* [ROWS]
_ _ _
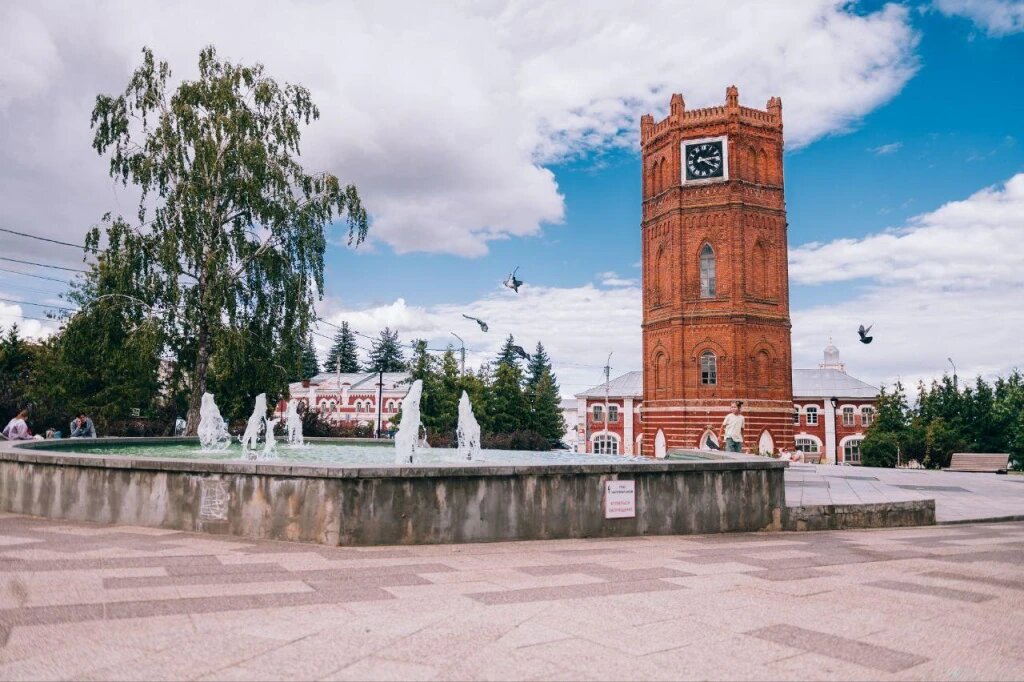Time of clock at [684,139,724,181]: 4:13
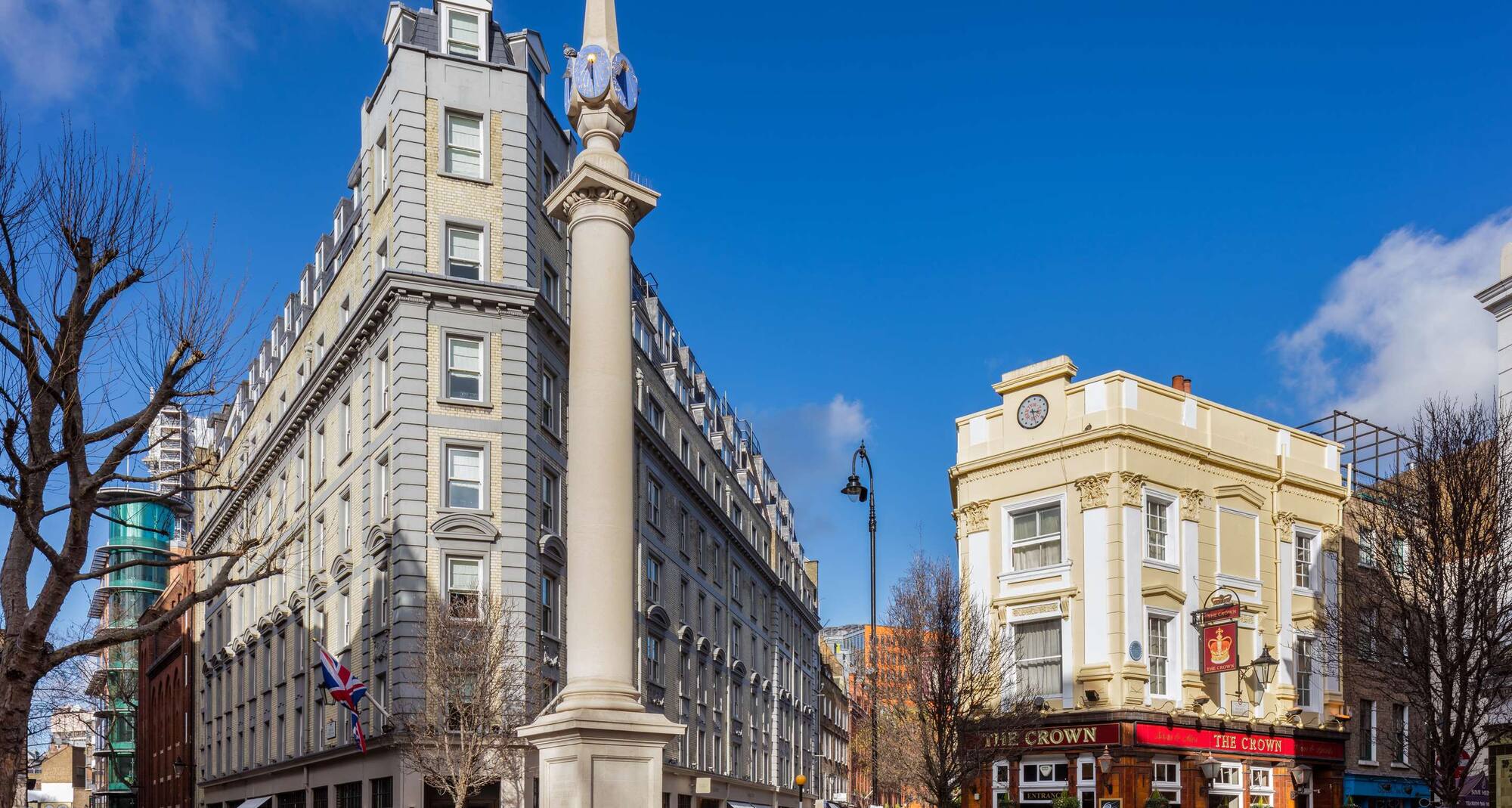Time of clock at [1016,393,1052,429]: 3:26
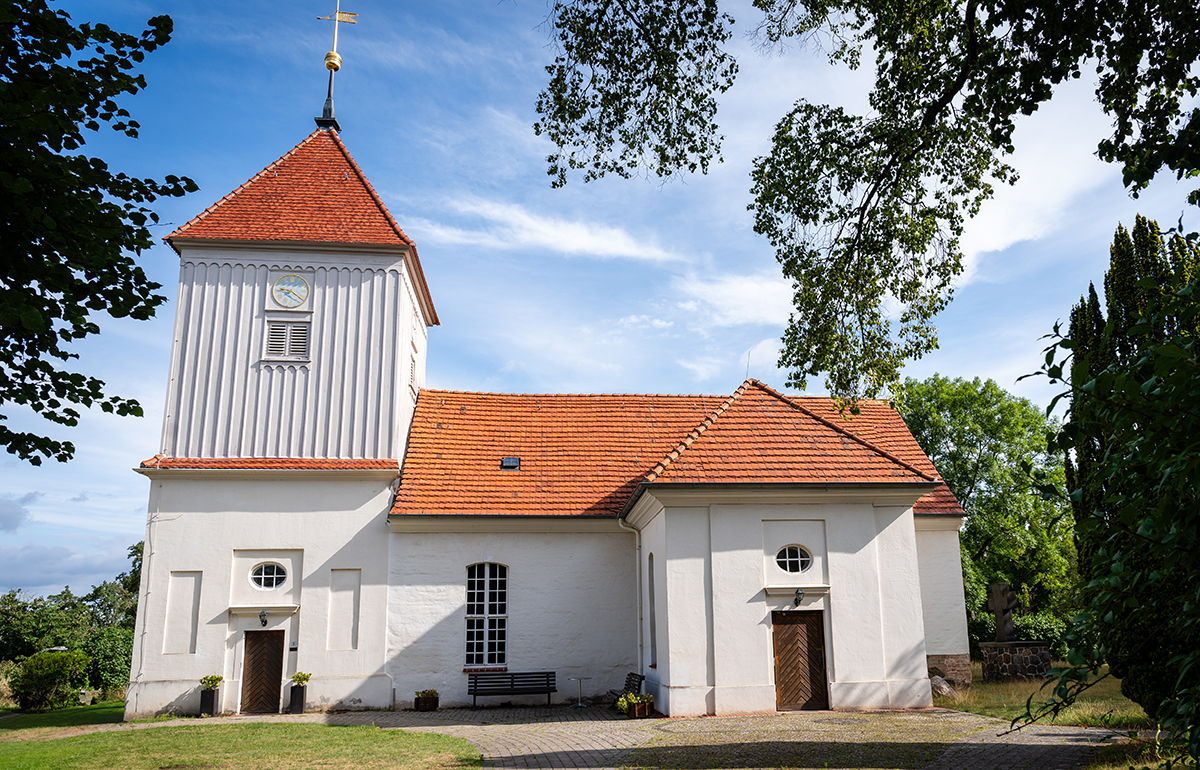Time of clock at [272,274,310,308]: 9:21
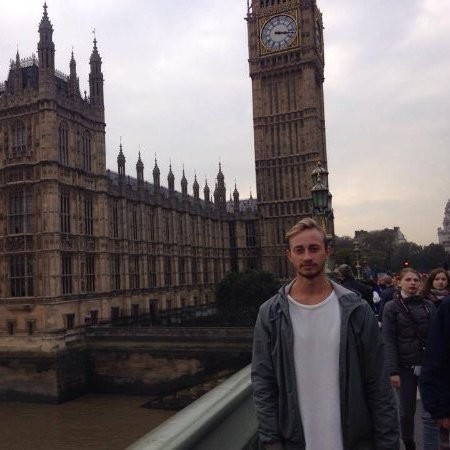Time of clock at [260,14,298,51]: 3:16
_ _ _
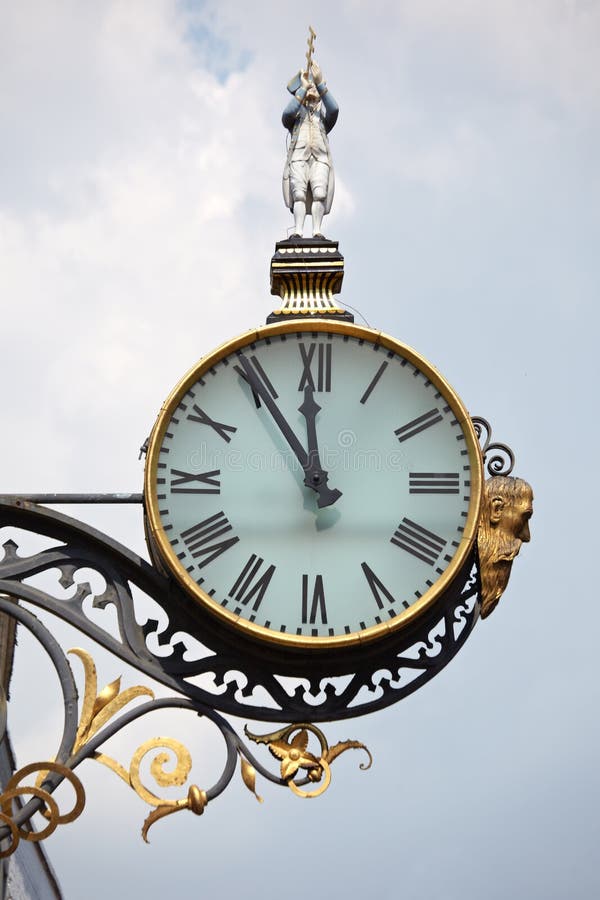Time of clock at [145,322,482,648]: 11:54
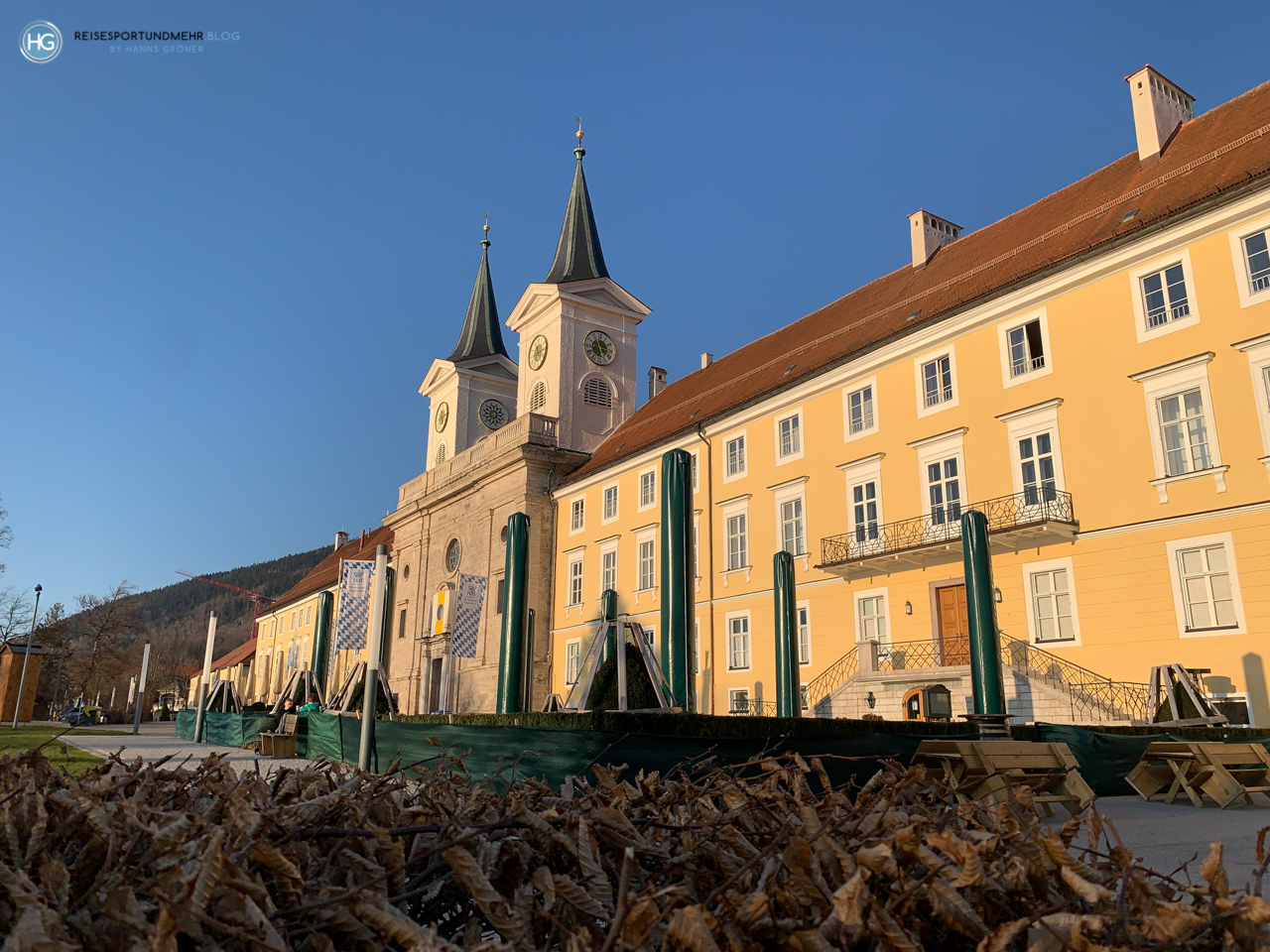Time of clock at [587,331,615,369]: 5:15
_ _ _
Quote the records from the line containing "Time of clock at [684,139,724,181]: 4:13" through the line containing "Time of clock at [260,14,298,51]: 3:16", including both of those lines, and leave out the pictures.

Time of clock at [684,139,724,181]: 4:13
Time of clock at [1016,393,1052,429]: 3:26
Time of clock at [272,274,310,308]: 9:21
Time of clock at [260,14,298,51]: 3:16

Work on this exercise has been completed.